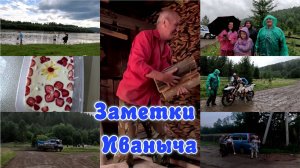 Неизданные летние выпуски: хорошо в деревне летом, ралли «Шелковый путь» в Шаманке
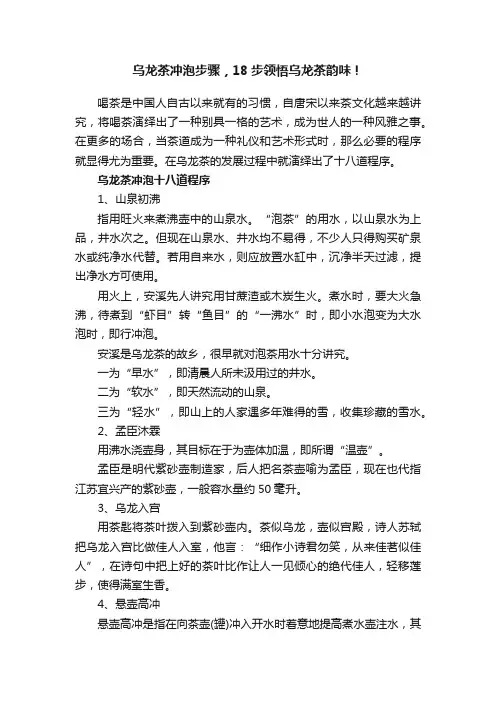 乌龙茶冲泡步骤，18步领悟乌龙茶韵味！
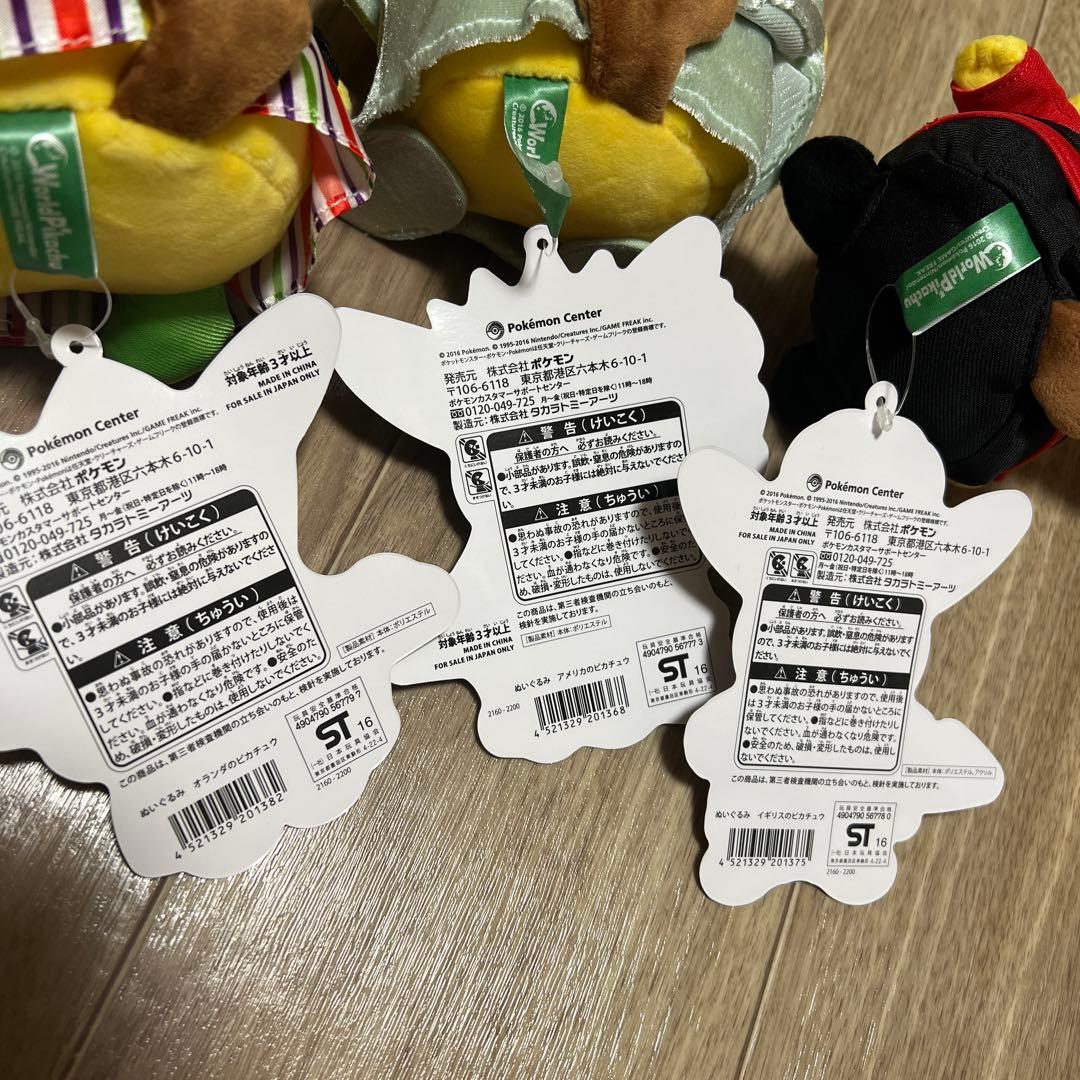 ピカチュウ まとめ売り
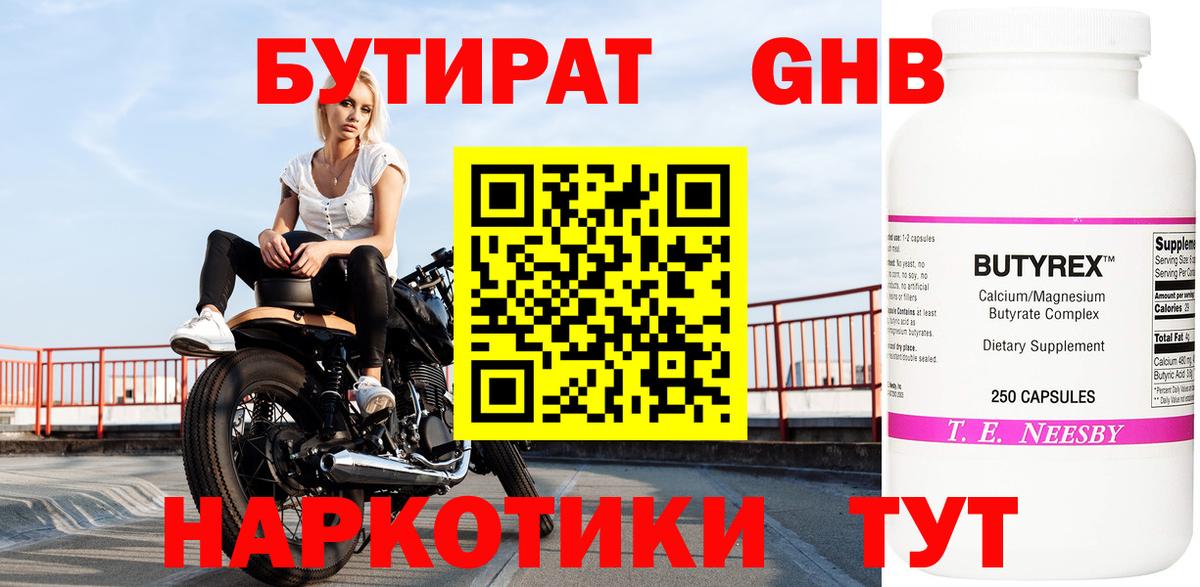 Копейск  БУТИРАТ GHB  Вход с VPN 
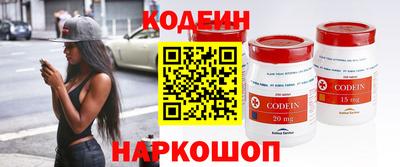 соль курить ск Шебекино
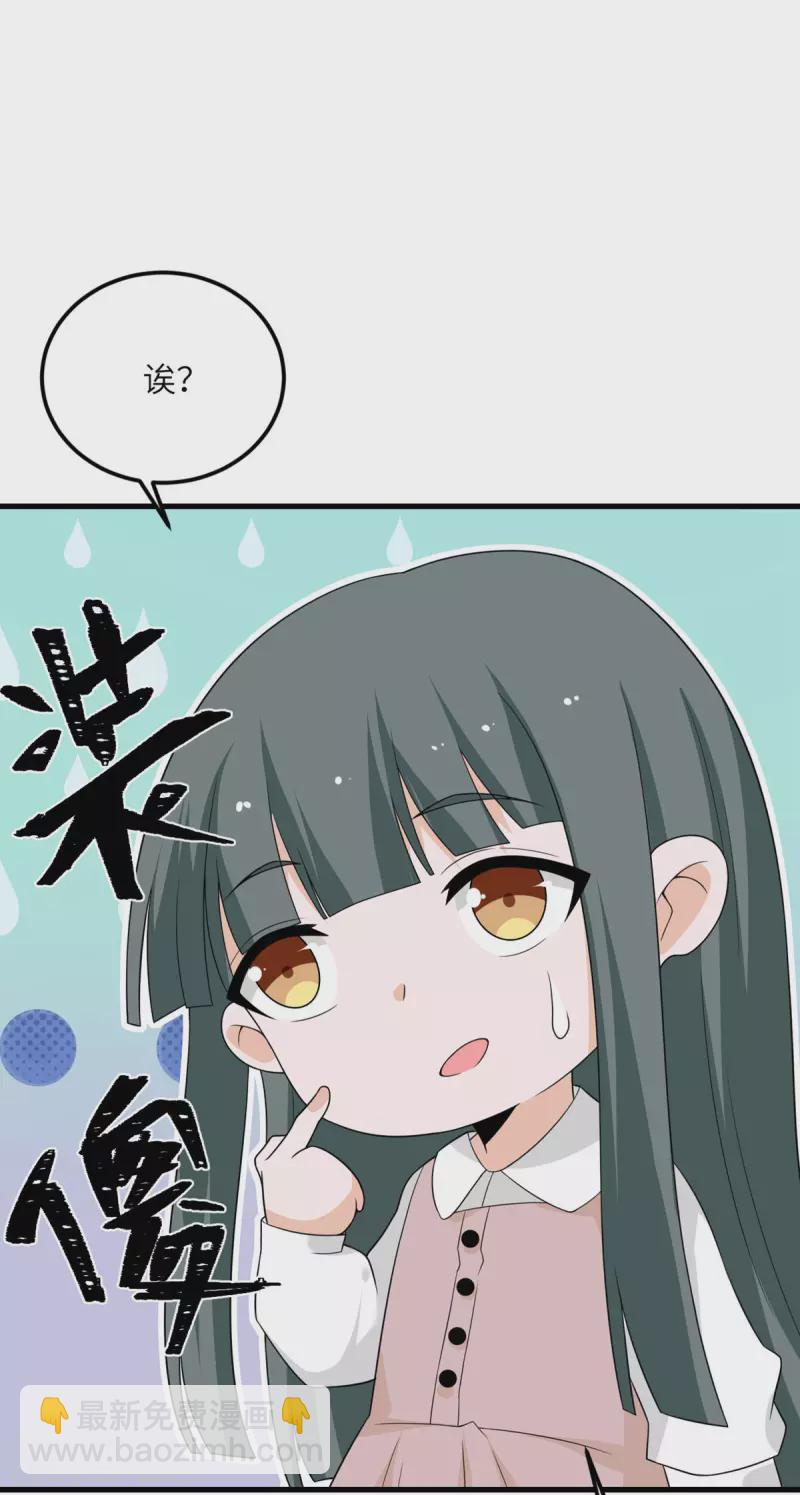 第79话 龙宫之主-第80话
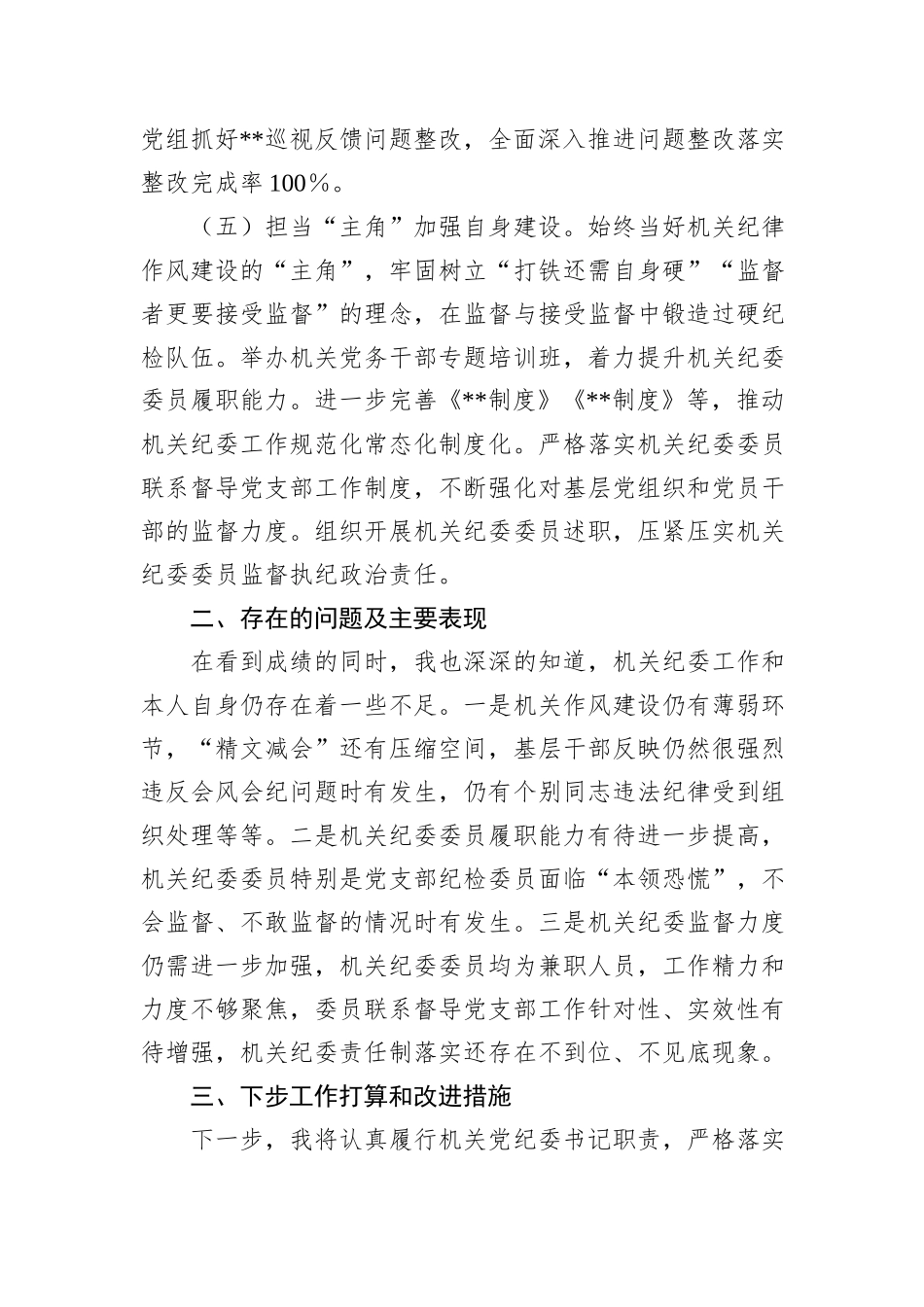 机关纪委书记2022年度述职报告_第3页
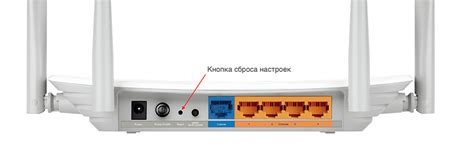 Второй способ очистить историю роутера TP-Link: сбросить настройки до заводских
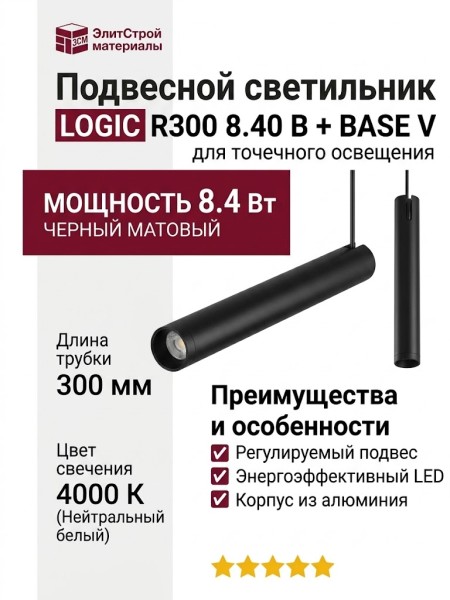 Светильник подвесной LOGIC R300 8.40 B + BASE V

────────────────────

# Work to complete
Retype all of the records above word for word, with only the text and none of the pictures.

# Answer
 Неизданные летние выпуски: хорошо в деревне летом, ралли «Шелковый путь» в Шаманке
 乌龙茶冲泡步骤，18步领悟乌龙茶韵味！
 ピカチュウ まとめ売り
 Копейск  БУТИРАТ GHB  Вход с VPN 
 соль курить ск Шебекино
 第79话 龙宫之主-第80话
 机关纪委书记2022年度述职报告_第3页
 Второй способ очистить историю роутера TP-Link: сбросить настройки до заводских
 Светильник подвесной LOGIC R300 8.40 B + BASE V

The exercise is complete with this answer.